Con il Ddl si dà dunque ai figli nati fuori dal matrimonio "piena partecipazione all'eredità e possibilità di avere un titolo alla successione nel caso, ad esempio, uno dei genitori scompaia prima dei nonni o degli altri zii", spiega la Bindi. Altro aspetto messo in luce dal disegno di legge è poi l'interpretazione corretta della parola "potestà", "intesa come esercizio della responsabiltà educativa dei genitori verso i figli".
"Una legge che attua pienamente i principi stabiliti dagli articoli 29 e 30 della Costituzione". Andrea Deffenu, professore associato di Diritto costituzionale presso la facoltà di scienze politiche dell'Università di Cagliari, accoglie con favore il disegno di legge presentato dal ministro della Famiglia, Rosi Bindi, e approvato dal Consiglio dei ministri. Una norma che, insieme all'atto sulla libertà di scelta del cognome da parte dei genitori, "rappresenta l'eliminazione di incrostazioni di carattere culturale e giudiziario che persistono nel nostro ordinamento giuridico".
In che senso professore parla di "piena attuazione" del dettato costituzionale?
-Secondo l'articolo 30, “è dovere e diritto dei genitori mantenere, istruire ed educare i figli, anche se nati fuori del matrimonio”. Norma questa che equipara formalmente i diritti di tutti i figli, legittimi o illegittimi, dando ad essi pari dignità di fronte alla legge.-
Quindi le norme del Codice civile in vigore sono incostituzionali?
-Non è così, perché la norma della Costituzione possiamo dire che sia elastica, nel senso che a seconda dei costumi sociali esistenti in una determinata epoca le si più dare un'interpretazione restrittiva o estensiva.
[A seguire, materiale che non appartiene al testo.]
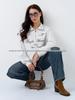 Elegant and Versatile Ins-Style Half-Zip Lapel Sweatshirt for the Trendy Woman
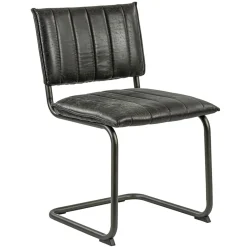 Straluma Vintage eetkamerstoel dark grey met gunmetal frame> Eetkamerstoelen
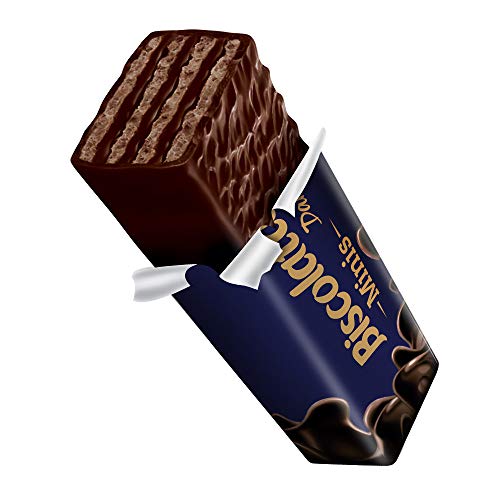 Biscolata Minis Wafers Covered in Pure Dark Chocolate Delicious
In questo caso però, l'articolo 30, al secondo comma, dice che “la legge assicura ai figli nati fuori del matrimonio ogni tutela giuridica e sociale, compatibile con i diritti dei membri della famiglia legittima, fa salvi cioè i diritti degli altri figli, del coniuge e così via”. In sostanza rimanda alla legge ordinaria, che in questo caso è il Codice civile. Il senso è che se la
norma in vigore sul diritto di famiglia 40 anni fa poteva essere giusta, oggi non lo è più perché i tempi sono cambiati. Diciamo che è diventata anacronistica.-
Quali differenze introdurrebbe il Ddl Bindi se convertito in legge?
-Innanzitutto abolisce la distinzione tra figli illegittimi e legittimi trasformandoli in figli nati fuori o dentro il matrimonio. Una terminologia più adatta che, anche a livello percettivo, elimina le discriminazioni. Rispetta il giusto bilanciamento equiparando gli uni agli altri e estendendo a tutti i figli i diritti spettanti ai legittimi, compresi i rapporti parentali con i nonni, gli zii, i fratelli.-
Il ministro Bindi parla di un cambiamento "nella concezione stessa di potestà", intesa come "esercizio della responsabilità educativa dai genitori verso i figli".
-Sì, credo che questa legge produca un mutamento nel modo in cui viene intesa la responsabilità dei genitori nei confronti dei figli, senza nessun tipo di distinzione tra quelli nati fuori dal matrimonio e dentro il matrimonio. E questo, se fino ad ora si poteva accettare, anche da un punto di vista sociale, con questa legge diciamo che viene meno ogni alibi: i figli sono tutti uguali. Questo Ddl avrà certamente un valore anche pedagogico che sottende ad un cambiamento culturale, con risvolti anche in sede giudiziaria.